3

I have a reinforcement learning environment with sparse rewards. Current methods such as PPO and DQN both fail to learn a policy that is suffuciently good. I may have a way to find trajectories that are satisfactory and are found while using no neural network. Is it possible that I then use those trajectories in the replay buffer of a DQN or PPO and then update the neural network a couple of times? This would initialise the neural network in kinda the right direction and would be a bit like imitation learning. Does someone know if this is a viable idea or if there is another way of doing this?

Erik Storm
  • 71
  • 2

1 Answers1

2

PPO is an on-policy algorithm so you must use trajectories generated by the current policy.

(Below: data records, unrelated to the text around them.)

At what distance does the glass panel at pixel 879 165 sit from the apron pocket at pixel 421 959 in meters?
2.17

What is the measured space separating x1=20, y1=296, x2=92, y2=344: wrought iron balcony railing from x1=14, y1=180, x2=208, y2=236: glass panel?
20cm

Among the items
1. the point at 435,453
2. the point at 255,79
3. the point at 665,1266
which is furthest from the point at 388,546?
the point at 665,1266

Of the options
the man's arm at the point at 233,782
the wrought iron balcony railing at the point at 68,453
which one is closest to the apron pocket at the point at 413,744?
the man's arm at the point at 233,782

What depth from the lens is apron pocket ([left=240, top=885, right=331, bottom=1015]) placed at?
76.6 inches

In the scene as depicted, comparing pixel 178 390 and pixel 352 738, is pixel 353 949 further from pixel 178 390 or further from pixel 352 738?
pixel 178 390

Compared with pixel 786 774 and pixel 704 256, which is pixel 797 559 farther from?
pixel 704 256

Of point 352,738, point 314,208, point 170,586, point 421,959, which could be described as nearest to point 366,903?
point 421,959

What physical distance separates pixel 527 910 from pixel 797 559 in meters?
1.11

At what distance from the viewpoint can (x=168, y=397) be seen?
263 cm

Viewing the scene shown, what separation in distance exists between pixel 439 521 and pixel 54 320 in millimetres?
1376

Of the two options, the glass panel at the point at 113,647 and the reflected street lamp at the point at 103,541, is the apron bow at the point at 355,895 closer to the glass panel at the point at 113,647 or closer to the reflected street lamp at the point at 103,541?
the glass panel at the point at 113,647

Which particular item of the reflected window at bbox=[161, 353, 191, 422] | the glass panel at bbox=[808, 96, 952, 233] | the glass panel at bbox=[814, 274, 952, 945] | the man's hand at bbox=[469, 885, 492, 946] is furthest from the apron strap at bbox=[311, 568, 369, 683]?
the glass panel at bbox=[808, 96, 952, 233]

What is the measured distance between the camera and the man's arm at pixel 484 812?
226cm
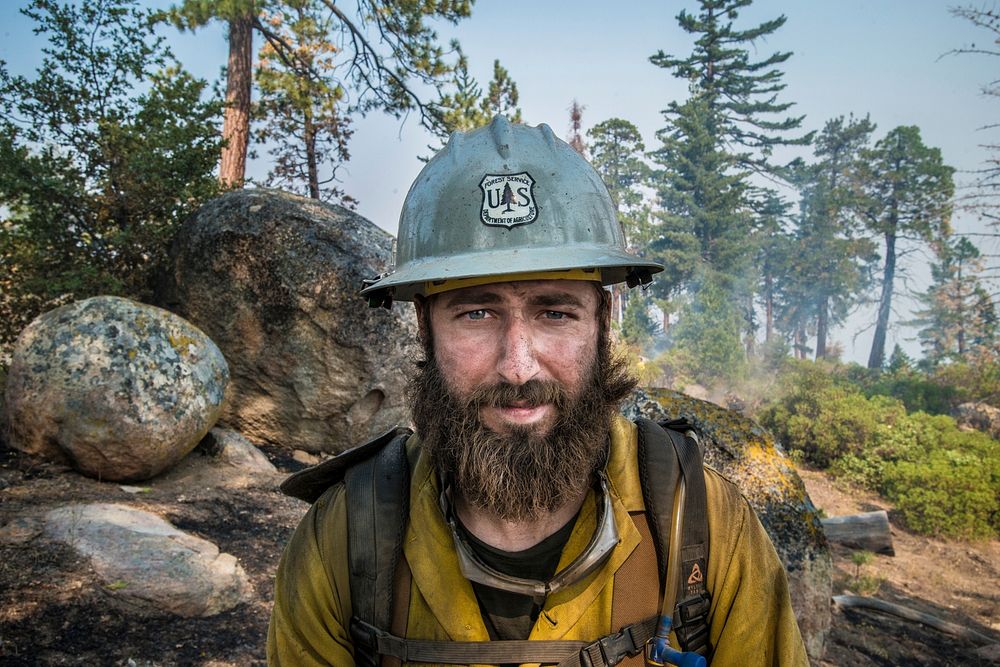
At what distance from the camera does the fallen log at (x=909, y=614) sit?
5.83 meters

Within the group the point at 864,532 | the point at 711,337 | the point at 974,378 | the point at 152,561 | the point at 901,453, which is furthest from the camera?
the point at 711,337

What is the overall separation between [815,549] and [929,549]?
6954mm

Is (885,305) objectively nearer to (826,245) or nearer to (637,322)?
(826,245)

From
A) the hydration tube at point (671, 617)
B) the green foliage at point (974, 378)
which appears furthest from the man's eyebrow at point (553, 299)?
the green foliage at point (974, 378)

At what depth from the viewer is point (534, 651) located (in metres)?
1.56

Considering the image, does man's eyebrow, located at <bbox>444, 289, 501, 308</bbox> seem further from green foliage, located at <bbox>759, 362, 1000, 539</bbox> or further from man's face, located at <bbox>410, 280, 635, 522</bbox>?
green foliage, located at <bbox>759, 362, 1000, 539</bbox>

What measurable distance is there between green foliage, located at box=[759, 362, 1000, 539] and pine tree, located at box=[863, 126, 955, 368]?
18274 mm

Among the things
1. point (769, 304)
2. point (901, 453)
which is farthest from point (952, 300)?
point (901, 453)

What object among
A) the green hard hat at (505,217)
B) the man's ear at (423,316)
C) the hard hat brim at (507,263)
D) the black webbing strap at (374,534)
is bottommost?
the black webbing strap at (374,534)

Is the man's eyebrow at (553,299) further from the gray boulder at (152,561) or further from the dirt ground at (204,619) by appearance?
the gray boulder at (152,561)

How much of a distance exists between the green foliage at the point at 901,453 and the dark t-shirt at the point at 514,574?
33.5 feet

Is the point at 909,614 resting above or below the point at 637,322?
below

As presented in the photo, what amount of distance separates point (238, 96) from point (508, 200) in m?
10.5

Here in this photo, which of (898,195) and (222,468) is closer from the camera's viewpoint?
(222,468)
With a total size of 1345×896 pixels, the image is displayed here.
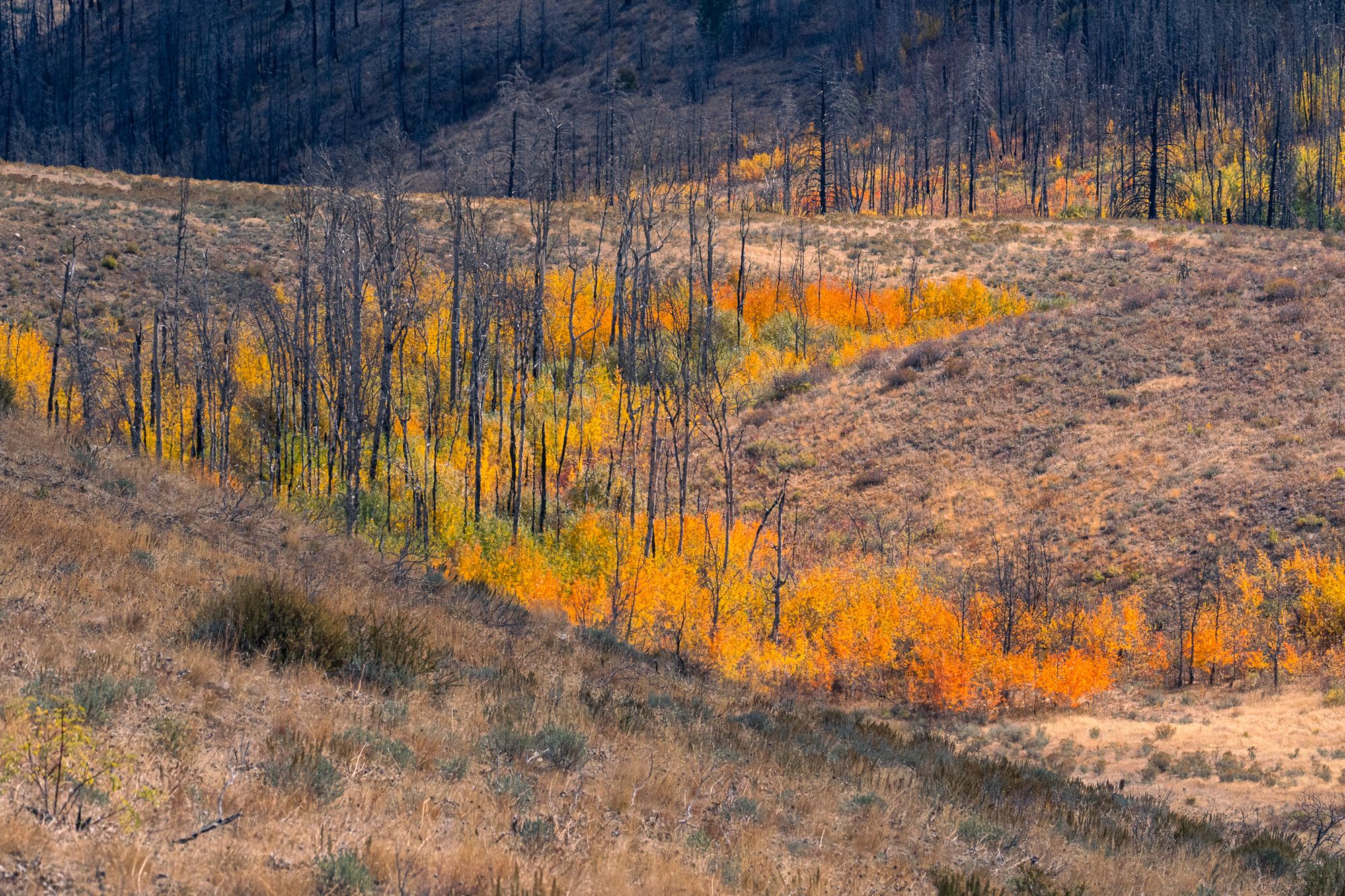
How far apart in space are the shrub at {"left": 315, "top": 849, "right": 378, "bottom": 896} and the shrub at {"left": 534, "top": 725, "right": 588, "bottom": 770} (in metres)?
2.74

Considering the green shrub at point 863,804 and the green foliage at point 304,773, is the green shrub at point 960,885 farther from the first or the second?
the green foliage at point 304,773

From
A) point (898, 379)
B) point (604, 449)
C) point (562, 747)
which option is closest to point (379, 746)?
point (562, 747)

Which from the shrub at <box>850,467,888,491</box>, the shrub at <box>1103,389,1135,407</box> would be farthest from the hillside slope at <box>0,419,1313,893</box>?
the shrub at <box>1103,389,1135,407</box>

DQN is an off-policy algorithm, so you could add these trajectories to the buffer, but you also need "bad" trajectories so that you try to cover the state-action space. Of course you can't cover the full space, but you need both good and bad examples.

If you have a way of generating "good" trajectories, then maybe try some imitiation learning algorithms like behaviour cloning or DAgger.

You could also try using imitation learning only for pre-training, and once your policy is good enough to generate "reasonable" trajectories, you can train further with PPO.

Mithical
  • 2,965
  • 5
  • 28
  • 39
pi-tau
  • 995
  • 6
  • 12